— Start Supplied material —

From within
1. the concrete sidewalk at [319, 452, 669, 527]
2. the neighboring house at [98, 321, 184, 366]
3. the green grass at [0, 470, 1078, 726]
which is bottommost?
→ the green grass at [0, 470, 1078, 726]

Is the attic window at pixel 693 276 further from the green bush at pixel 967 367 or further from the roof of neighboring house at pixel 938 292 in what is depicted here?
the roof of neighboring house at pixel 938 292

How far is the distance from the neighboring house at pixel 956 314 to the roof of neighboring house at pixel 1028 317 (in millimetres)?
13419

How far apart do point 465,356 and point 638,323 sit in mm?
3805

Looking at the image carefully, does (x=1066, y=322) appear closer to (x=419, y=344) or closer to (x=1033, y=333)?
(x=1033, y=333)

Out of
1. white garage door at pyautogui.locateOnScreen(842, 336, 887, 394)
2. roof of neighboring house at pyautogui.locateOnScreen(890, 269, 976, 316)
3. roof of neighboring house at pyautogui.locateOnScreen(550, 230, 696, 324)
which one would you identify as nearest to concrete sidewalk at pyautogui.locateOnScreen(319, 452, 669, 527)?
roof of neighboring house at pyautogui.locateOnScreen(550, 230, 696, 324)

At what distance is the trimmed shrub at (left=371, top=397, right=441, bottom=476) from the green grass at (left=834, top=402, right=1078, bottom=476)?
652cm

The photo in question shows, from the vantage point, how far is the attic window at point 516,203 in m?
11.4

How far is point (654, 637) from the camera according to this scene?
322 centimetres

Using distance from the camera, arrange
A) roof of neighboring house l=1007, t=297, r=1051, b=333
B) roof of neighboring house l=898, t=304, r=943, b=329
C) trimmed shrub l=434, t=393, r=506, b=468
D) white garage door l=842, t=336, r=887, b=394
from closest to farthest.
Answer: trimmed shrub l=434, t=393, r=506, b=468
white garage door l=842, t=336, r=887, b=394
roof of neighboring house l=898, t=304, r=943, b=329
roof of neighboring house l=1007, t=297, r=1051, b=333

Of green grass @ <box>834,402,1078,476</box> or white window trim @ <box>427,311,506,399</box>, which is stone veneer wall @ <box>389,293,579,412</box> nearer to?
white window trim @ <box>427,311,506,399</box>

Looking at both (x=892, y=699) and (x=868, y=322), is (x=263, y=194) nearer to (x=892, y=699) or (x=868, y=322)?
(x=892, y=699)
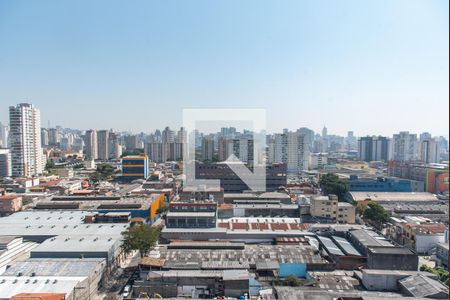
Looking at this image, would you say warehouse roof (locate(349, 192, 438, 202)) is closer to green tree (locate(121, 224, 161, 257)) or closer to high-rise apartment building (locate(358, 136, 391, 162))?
green tree (locate(121, 224, 161, 257))


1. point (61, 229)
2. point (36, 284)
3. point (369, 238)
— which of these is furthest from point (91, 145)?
point (369, 238)

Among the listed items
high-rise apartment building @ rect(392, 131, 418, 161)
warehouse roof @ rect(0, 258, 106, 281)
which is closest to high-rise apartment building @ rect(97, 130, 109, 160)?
high-rise apartment building @ rect(392, 131, 418, 161)

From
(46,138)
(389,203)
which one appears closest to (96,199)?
(389,203)

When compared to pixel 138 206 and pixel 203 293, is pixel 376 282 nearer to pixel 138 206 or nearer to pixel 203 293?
pixel 203 293

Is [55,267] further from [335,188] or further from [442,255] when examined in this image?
[335,188]

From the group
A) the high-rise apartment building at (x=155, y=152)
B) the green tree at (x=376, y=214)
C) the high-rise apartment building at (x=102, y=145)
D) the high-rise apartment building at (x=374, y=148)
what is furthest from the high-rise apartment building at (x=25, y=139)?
the high-rise apartment building at (x=374, y=148)

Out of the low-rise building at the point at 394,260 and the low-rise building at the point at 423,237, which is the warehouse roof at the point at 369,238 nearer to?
the low-rise building at the point at 394,260
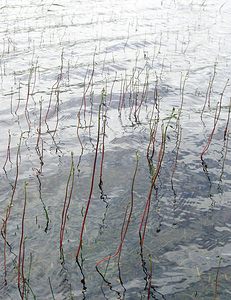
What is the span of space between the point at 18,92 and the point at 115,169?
15.1 ft

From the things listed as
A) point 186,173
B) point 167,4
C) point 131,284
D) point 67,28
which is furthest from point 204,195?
point 167,4

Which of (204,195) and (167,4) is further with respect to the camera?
(167,4)

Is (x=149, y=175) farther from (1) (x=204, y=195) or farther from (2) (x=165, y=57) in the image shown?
(2) (x=165, y=57)

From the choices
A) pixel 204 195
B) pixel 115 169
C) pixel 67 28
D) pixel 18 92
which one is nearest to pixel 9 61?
pixel 18 92

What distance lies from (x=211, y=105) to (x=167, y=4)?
1336 cm

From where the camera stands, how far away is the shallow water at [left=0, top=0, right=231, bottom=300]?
5508mm

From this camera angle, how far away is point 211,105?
11.0 meters

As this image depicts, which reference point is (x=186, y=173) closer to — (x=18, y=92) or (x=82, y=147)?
(x=82, y=147)

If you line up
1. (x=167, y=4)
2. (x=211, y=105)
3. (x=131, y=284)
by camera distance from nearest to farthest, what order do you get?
(x=131, y=284) < (x=211, y=105) < (x=167, y=4)

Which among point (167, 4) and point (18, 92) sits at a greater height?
point (167, 4)

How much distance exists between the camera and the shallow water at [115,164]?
5.51 m

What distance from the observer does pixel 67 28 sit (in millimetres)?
18359

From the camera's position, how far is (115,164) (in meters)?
8.35

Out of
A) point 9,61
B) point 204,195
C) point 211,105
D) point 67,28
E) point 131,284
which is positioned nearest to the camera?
point 131,284
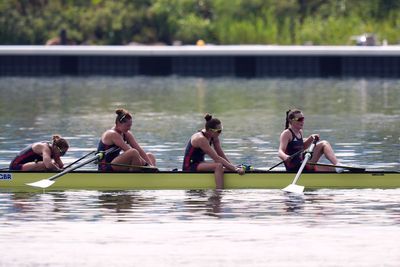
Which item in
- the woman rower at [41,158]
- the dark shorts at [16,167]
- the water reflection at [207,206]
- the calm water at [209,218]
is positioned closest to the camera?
the calm water at [209,218]

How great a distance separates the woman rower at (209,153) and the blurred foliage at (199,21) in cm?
5996

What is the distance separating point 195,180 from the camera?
31.0 metres

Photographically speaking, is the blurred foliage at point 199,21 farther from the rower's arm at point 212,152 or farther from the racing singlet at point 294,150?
the rower's arm at point 212,152

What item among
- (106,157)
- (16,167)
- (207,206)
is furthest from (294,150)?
(16,167)

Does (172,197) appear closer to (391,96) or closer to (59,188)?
(59,188)

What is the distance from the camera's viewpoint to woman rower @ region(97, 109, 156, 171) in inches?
1228

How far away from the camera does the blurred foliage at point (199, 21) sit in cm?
9200

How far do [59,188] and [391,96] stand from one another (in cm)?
4090

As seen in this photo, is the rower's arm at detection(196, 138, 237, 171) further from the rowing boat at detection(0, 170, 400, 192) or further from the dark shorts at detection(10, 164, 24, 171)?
the dark shorts at detection(10, 164, 24, 171)

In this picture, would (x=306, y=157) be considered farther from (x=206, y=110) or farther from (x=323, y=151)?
(x=206, y=110)

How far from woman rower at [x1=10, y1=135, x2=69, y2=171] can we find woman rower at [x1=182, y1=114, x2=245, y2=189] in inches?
99.4

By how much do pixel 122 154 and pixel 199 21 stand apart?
63.5 m

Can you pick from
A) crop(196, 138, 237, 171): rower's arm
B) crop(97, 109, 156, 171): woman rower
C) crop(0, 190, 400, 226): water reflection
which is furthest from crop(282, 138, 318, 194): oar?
crop(97, 109, 156, 171): woman rower

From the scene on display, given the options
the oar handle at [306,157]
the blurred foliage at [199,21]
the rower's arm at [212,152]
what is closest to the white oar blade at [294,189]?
the oar handle at [306,157]
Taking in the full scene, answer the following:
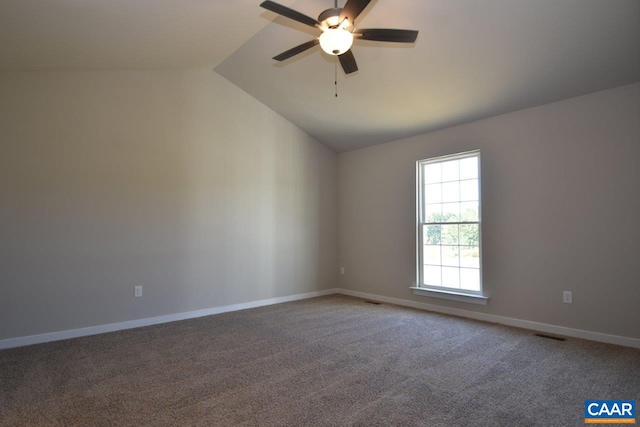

— End Supplied material —

§ Set exercise:
Transcribe without alteration the part of the data above that opens with the line containing "From the group" and closes with the line containing "what is furthest", including both of those lines.

§ The reply:
From the group
A) the high-rise apartment building at (x=155, y=152)
B) the green tree at (x=376, y=214)
C) the high-rise apartment building at (x=102, y=145)
D) the high-rise apartment building at (x=374, y=148)
what is furthest from the high-rise apartment building at (x=25, y=139)?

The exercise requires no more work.